Texto base >>
────

Asistimos al tercer trimestre consecutivo de una baja de la
productividad -el período más largo desde 1979-, lo que ilustra el
empantanamiento en la economía. El crecimiento económico de Estados
Unidos en el segundo trimestre fue solamente del 1,2 por ciento.Pero
esta impasse integra una tendencia mundial. En Europa, apenas ascendió
al 0,3 por ciento. El crecimiento chino continúa en brusco declive, y
gran parte de América Latina se encuentra en retroceso.

────

[Entradas sobre posición espacial]
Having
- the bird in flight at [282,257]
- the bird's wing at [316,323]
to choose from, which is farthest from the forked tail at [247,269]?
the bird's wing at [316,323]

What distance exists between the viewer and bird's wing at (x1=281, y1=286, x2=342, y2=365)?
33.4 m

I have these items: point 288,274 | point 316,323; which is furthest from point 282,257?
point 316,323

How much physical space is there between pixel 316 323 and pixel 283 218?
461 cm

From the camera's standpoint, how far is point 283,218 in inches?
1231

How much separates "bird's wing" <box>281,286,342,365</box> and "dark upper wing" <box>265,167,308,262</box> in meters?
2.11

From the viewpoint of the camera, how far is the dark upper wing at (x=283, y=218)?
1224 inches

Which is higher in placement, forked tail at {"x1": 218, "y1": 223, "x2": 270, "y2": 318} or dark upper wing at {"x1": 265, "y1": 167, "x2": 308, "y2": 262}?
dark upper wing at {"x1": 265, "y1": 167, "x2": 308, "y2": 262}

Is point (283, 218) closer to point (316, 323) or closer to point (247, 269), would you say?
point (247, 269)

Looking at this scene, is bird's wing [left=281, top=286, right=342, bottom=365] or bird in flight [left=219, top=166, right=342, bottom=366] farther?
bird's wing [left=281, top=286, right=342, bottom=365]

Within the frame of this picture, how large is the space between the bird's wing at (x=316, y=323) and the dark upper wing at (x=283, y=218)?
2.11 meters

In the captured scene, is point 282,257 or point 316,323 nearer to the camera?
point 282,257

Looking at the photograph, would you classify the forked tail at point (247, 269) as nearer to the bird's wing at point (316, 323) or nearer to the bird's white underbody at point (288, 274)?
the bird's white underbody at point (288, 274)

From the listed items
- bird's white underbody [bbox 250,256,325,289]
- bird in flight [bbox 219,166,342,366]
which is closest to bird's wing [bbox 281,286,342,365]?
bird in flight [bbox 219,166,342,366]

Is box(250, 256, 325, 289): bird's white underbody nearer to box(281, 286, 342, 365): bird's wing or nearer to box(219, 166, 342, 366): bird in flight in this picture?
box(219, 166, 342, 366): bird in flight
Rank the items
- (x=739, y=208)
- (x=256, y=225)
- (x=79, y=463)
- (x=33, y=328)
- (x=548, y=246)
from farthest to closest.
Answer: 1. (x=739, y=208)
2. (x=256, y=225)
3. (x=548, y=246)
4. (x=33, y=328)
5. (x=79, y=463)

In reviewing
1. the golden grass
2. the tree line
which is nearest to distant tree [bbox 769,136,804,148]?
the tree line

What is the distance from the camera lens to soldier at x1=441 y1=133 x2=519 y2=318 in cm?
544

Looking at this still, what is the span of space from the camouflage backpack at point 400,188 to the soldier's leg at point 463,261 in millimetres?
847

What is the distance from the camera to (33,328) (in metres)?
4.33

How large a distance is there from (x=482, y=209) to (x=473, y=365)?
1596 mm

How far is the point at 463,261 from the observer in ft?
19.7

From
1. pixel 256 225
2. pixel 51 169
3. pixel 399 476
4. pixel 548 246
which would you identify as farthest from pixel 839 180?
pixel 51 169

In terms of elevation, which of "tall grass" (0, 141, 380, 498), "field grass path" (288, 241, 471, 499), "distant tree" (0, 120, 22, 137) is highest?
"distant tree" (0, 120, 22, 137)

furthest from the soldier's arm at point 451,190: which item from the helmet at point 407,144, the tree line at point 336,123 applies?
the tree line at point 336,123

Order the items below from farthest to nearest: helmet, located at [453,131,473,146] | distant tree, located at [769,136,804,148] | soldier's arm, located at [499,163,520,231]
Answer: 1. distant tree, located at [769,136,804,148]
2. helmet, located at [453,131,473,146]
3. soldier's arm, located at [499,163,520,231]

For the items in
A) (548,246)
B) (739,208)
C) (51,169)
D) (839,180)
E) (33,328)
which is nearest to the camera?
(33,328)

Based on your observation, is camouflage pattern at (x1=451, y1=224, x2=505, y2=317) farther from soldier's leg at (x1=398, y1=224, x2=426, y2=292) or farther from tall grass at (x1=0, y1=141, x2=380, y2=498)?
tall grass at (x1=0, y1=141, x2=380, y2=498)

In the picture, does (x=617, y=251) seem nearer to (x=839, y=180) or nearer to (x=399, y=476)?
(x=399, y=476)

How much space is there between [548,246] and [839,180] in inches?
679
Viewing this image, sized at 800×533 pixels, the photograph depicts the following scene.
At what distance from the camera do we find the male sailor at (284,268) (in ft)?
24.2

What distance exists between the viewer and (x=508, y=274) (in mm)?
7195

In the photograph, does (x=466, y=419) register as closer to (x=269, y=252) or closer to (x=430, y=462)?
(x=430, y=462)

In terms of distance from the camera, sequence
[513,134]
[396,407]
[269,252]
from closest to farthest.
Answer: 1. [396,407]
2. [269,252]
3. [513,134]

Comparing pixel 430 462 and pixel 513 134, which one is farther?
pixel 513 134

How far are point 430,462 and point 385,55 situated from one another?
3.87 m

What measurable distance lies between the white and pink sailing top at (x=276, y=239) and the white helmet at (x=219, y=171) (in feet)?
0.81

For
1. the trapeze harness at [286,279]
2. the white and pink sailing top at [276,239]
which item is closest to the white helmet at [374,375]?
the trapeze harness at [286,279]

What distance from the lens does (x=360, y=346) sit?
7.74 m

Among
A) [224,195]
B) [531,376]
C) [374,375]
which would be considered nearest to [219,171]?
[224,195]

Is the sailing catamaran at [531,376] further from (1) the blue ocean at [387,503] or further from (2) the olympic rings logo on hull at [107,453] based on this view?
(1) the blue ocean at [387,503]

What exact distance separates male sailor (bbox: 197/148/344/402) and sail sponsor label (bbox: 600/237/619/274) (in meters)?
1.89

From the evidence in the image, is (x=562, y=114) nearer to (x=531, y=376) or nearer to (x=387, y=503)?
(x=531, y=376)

────

Por hacer >>
a - Duplica del texto base el fragmento que empieza en "Asistimos al tercer" y termina en "encuentra en retroceso.".
b - Completa la parte siguiente del texto base sobre la economía, a partir de donde se detiene.
Las entradas no intervienen en esto.

Respuestas >>
a -
Asistimos al tercer trimestre consecutivo de una baja de la
productividad -el período más largo desde 1979-, lo que ilustra el
empantanamiento en la economía. El crecimiento económico de Estados
Unidos en el segundo trimestre fue solamente del 1,2 por ciento.Pero
esta impasse integra una tendencia mundial. En Europa, apenas ascendió
al 0,3 por ciento. El crecimiento chino continúa en brusco declive, y
gran parte de América Latina se encuentra en retroceso.

b -
El telón de fondo de estos datos es una crisis enorme de
sobreproducción -o sea, un exceso de capitales y mercancías en relación
con sus posibilidades de valorización. Esto nutre las tendencias
deflacionarias y la caída de los beneficios y, de la mano de ello, un
retraímiento de la inversión. Las tendencias deflacionarias se expresan
en el crecimiento de una deuda pública que hoy está colocada a tasa de
interés negativa, y que pasó en el último año de 1,3 a 14 billones de
dólares a nivel mundial. La ausencia de rendimientos financieros
positivos implica una amenaza al sistema bancario y a las compañías de
seguros, y constituye un registro inapelable de la tendencia a la
depresión económica. La actividad petrolera es un ejemplo elocuente de
este proceso: algunos vieron en la caída del precio de los hidrocarburos
la oportunidad de un relanzamiento de la economía, a caballo de la
reducción de los costos industriales y el aumento del consumo. Lejos de
ello, la rebaja de los combustibles sólo condujo a un derrumbe de la
industria petrolera, con su secuela de cierres, despidos y concentración
industrial.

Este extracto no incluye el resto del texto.